◆ **BRIEF 1**: Render the records below as a numbered list with blank lines omitted, starting at the line that contains "In terms of" and ending at the final line of the records.

◆ **TEXT EXTRACT**:
:::::

2005, Vol. 5 No. 1 .


Final Solutions: Mass Killing and Genocide in the 20th Century
Benjamin A. Valentino

Ithaca, NY: Cornell University Press, 2004
317 pp HB 17.95 ISBN 0-8014-3965-5


Now that the twentieth century is safely behind us there has been an upsurge in studies of the horrendous crimes committed during the last hundred years. This monograph has an advantage over some of these in that it seeks to present an original and coherent thesis that wants to revise our understanding of mass killings. The core of the book is a claim that we should focus on the strategic choices of a small number of leaders rather than on the structural factors (regime type, degree of polarization, insecurities caused by war and revolution) which have attracted the interest of many previous studies. The problem with these studies, Valentino contends, is that there are many societies that possess these structural factors yet do not experience mass killings or genocide. Of course, in response, it could also be pointed out that there are probably a large number of potential mass murderers who never get to fulfil their fantasies because structural factors do not allow them to gain leadership positions in the first place.

In developing his arguments, Valentino claims that mass murder does not need the active support of the vast majority of people and so he does not feel the need to focus on the social, cultural and economic forces that might affect their attitudes. All that a homicidal leadership needs is the passive acquiescence of the majority and the active support of a relatively small number of perpetrators who are attracted to drastic solutions because of their sadistic characters, their willingness to follow orders or their fanatical commitment to murderous ideologies. The analysis goes on to provide a comprehensive typology of mass killing that identifies six types of strategic motives. They are communist revolutionary engineering, racial or ethnic cleansing, territorial expansion, counterguerrilla wars, the terrorising of groups by states (allied bombings of Germany and Japan) or sub-state actors, and imperialist conquest. However, the book only offers a comprensive analysis of three of these: communist, ethnic, and counterguerrilla. As a result, the evidence comes from eight short case studies: The Soviet Union, China, Cambodia, Armenia, the Holocaust, Rwanda, Guatemala and Soviet actions in Afghanistan. The book concludes with some suggestions about anticipating and preventing mass killings.

:::::

◆ **BRIEF 2**: Write the next part of the book review on mass killing and genocide, picking up after its last sentence.

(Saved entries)
:::::

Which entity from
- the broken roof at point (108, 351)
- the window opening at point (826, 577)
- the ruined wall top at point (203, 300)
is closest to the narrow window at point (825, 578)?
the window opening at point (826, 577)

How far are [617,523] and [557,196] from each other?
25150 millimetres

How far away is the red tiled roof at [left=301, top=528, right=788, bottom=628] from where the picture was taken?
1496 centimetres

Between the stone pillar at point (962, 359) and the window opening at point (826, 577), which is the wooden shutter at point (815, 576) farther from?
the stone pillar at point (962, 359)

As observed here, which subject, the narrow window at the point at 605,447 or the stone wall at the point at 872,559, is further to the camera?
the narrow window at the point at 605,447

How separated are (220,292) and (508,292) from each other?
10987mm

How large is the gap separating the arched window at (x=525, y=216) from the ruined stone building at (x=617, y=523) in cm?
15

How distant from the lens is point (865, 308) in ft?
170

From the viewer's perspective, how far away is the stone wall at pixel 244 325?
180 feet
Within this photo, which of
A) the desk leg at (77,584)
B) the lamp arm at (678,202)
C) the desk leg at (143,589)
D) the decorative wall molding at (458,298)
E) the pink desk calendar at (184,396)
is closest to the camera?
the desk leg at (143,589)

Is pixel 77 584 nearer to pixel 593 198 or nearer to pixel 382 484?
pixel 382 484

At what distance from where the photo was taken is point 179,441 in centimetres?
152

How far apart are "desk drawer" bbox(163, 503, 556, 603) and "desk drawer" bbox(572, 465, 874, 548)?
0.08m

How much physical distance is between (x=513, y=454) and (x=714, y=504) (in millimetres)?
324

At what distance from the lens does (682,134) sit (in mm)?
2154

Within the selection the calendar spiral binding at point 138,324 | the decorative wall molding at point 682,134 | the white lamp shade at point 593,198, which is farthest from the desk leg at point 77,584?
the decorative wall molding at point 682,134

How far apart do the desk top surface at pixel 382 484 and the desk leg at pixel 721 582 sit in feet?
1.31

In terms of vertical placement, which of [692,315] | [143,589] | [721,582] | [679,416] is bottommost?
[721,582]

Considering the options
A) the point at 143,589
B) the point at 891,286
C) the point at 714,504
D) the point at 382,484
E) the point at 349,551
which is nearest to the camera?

:::::

◆ **ANSWER 1**:
1. In terms of vertical placement, which of [692,315] | [143,589] | [721,582] | [679,416] is bottommost?
2. [721,582]
3. Considering the options
4. A) the point at 143,589
5. B) the point at 891,286
6. C) the point at 714,504
7. D) the point at 382,484
8. E) the point at 349,551
9. which is nearest to the camera?

◆ **ANSWER 2**:
This book is an important contribution to the rapidly growing literature on mass killings and genocide. The claim, in the conclusion, that the downplaying of deep structural explanations should lead to a realization that effective action against mass murder does not require the transformation of societies but rather effective interventions to remove homicidal leaders, deserves serious consideration. So does the claim, not directly linked to the central thesis, that more attention should be given to providing escape routes for potential victims of genocide. Nonetheless, some doubts remain. Is the category ?mass killing? a useful one for comparative analysis, or is it too broad ranging, dragging in everything from anti-guerrilla warfare in Guatemala to the Holocaust? Can one clearly separate the strategic and structural dimensions of mass killing? This reviewer would also have liked more on the legal prosecution of mass murderers, because one of the factors influencing strategic choice by perpetrators might be an assessment of whether they can get away with it.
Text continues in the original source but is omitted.